**WHAT THE EXERCISE ASKS:**
Copy the data below verbatim, keeping every line, character, coordinate, and blank line unchanged.
===============
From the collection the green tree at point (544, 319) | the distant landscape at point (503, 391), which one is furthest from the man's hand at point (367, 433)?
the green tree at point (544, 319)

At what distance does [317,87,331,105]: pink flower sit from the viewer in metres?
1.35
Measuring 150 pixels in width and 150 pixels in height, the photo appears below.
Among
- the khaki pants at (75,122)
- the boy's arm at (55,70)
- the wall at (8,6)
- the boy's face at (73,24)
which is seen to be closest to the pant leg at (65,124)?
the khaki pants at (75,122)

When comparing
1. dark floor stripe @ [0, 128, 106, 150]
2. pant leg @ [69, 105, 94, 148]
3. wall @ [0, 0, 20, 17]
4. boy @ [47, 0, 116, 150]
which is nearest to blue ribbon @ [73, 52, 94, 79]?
===============
**TASK OUTPUT:**
From the collection the green tree at point (544, 319) | the distant landscape at point (503, 391), which one is furthest from the man's hand at point (367, 433)?
the green tree at point (544, 319)

At what distance does [317,87,331,105]: pink flower sit from the viewer in metres?
1.35
Measuring 150 pixels in width and 150 pixels in height, the photo appears below.
Among
- the khaki pants at (75,122)
- the boy's arm at (55,70)
- the wall at (8,6)
- the boy's face at (73,24)
which is seen to be closest to the pant leg at (65,124)?
the khaki pants at (75,122)

When comparing
1. dark floor stripe @ [0, 128, 106, 150]
2. pant leg @ [69, 105, 94, 148]
3. wall @ [0, 0, 20, 17]
4. boy @ [47, 0, 116, 150]
which is nearest to blue ribbon @ [73, 52, 94, 79]?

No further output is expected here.